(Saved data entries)
———
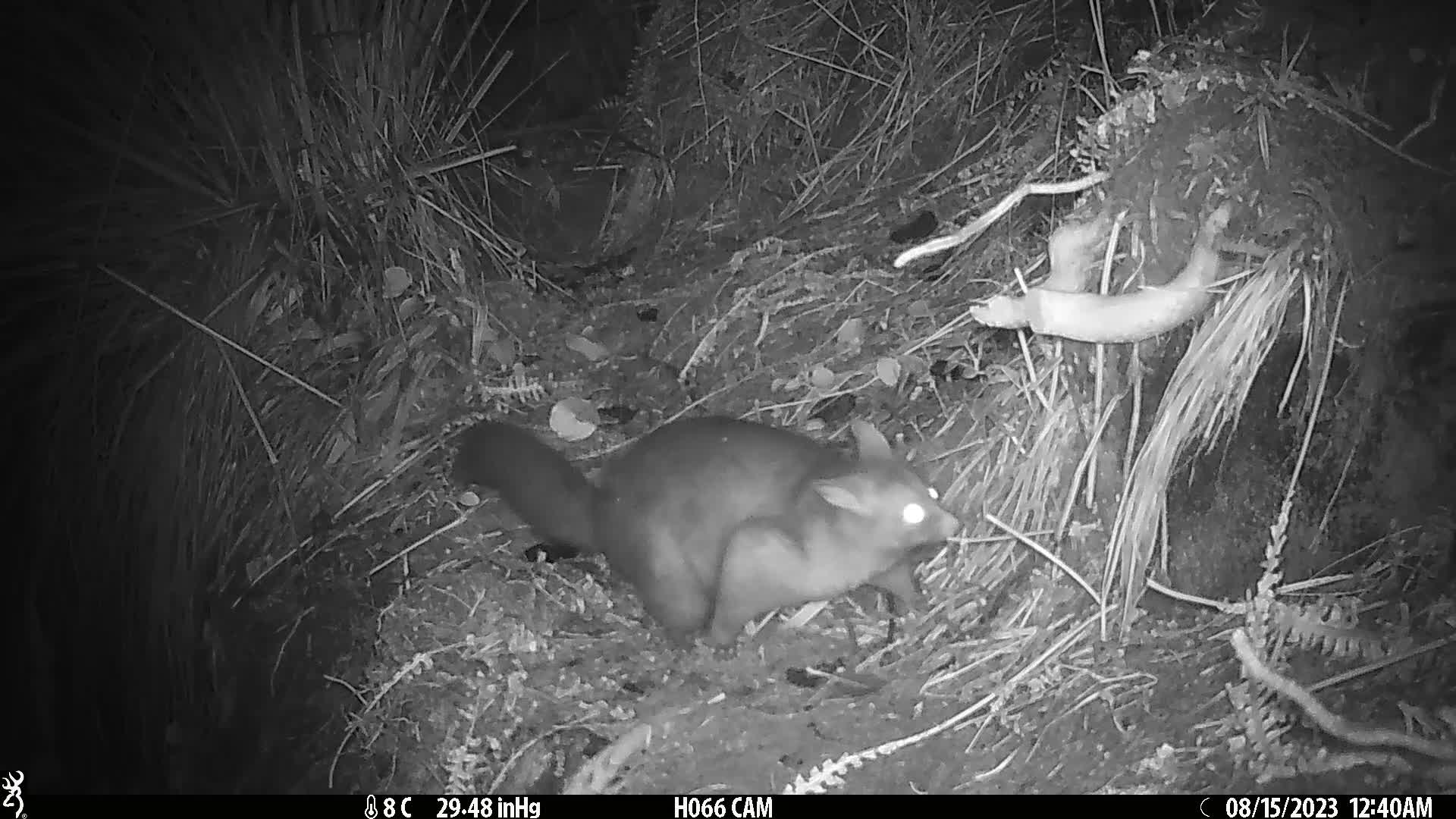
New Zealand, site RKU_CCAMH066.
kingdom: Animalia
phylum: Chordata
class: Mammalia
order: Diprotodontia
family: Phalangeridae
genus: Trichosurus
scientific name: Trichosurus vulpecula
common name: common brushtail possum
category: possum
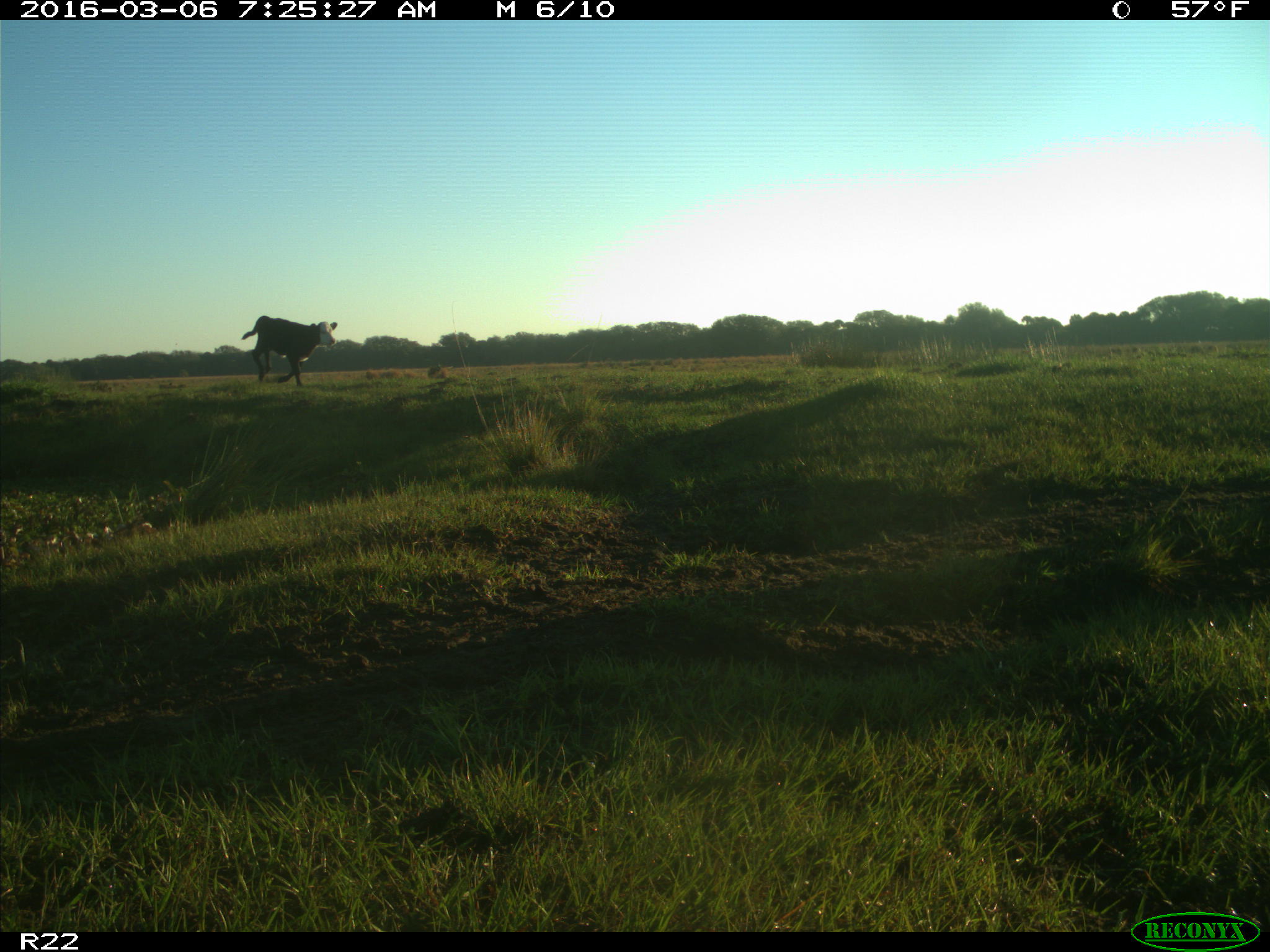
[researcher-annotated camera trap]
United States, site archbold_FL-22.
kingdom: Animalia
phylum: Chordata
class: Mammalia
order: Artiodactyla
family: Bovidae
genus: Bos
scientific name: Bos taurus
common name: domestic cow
———
● ABOUT THIS TASK
These entries are to be printed again word for word, except for the pictures.

● THE COMPLETED TASK
New Zealand, site RKU_CCAMH066.
kingdom: Animalia
phylum: Chordata
class: Mammalia
order: Diprotodontia
family: Phalangeridae
genus: Trichosurus
scientific name: Trichosurus vulpecula
common name: common brushtail possum
category: possum
[researcher-annotated camera trap]
United States, site archbold_FL-22.
kingdom: Animalia
phylum: Chordata
class: Mammalia
order: Artiodactyla
family: Bovidae
genus: Bos
scientific name: Bos taurus
common name: domestic cow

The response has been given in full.